A Serious Question About Tools

Earlier this week, I finally joined the IGDA.  Some of that was to support my friend Corvus’ bid for for the board. But I wouldn’t have done it at all if I didn’t want to make and write about games.  Games intrigue me because I’m about half writer and half programmer.  Yeah, that means there’s a lot of game-stuff I’m not good at (art and music, for example) but I want to tell stories, and help other people tell stories.  And I’ve been programming computers of one kind of another since I was a teenager, back in the Dark Ages.

My first computer game was written at computer camp over two weeks, when the instructor realized there were two of us who already knew everything she was going to teach, so we sat down at our Apple ][s and typed in a multiple guess adventure game.  I was in middle school, and ironically, responsible for the art assets (I made a fire breathing dragon in lo-res graphics! and animated the fire!)  I’ve worked on a lot of half-projects,  my most recent experiments are with HTML5 Canvas, both raw and with Akihabara.

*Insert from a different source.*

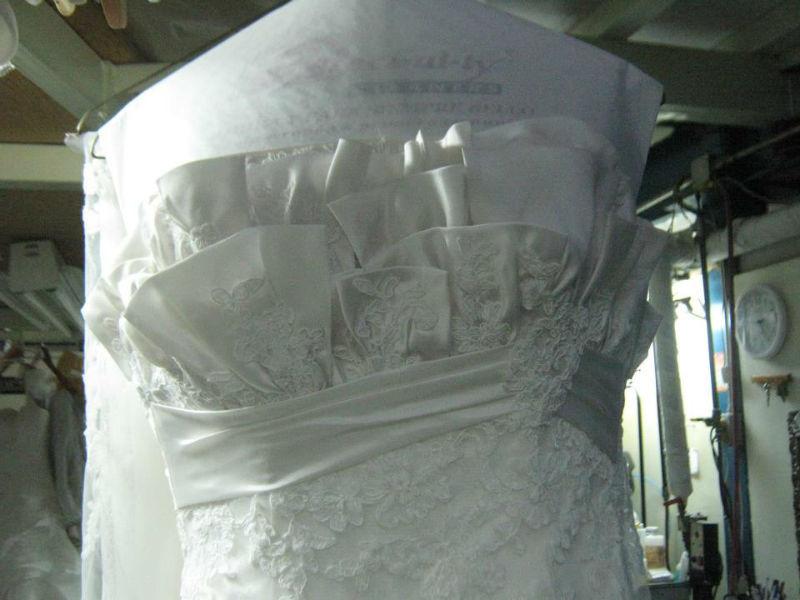 Tintorería Especializada Specialty Cleaners - Limpieza de vestid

Anyway, I’ve mostly worked with free tools, they’re what I can afford. Indie’s can’t afford a lot of fancy stuff, and I’m not even an indie.  I’m just a hobbyist.  But there are some cool tools out there. There’s the Impact game engine — not that I’m sure how it stacks up against Akihabara, which is free.

And that sort of encapsulates my problem: I’ve got a bit of money, about $100 to spend, and I’d like to get something to help me make games.  That’s kind of a broad category but only having $100 sort of limits it.  I work in Windows (xp and 7) and can work with Linux tools pretty easily as well,  would prefer my output to go to as wide an audience as possible.  Web platforms: HTML5 and Flash are preferred, but ease of use and flexibility of the tool are a bigger issue.

What’s out there that I could put this money towards? What would you use or license?  Would you save the money, and get something slightly more expensive later?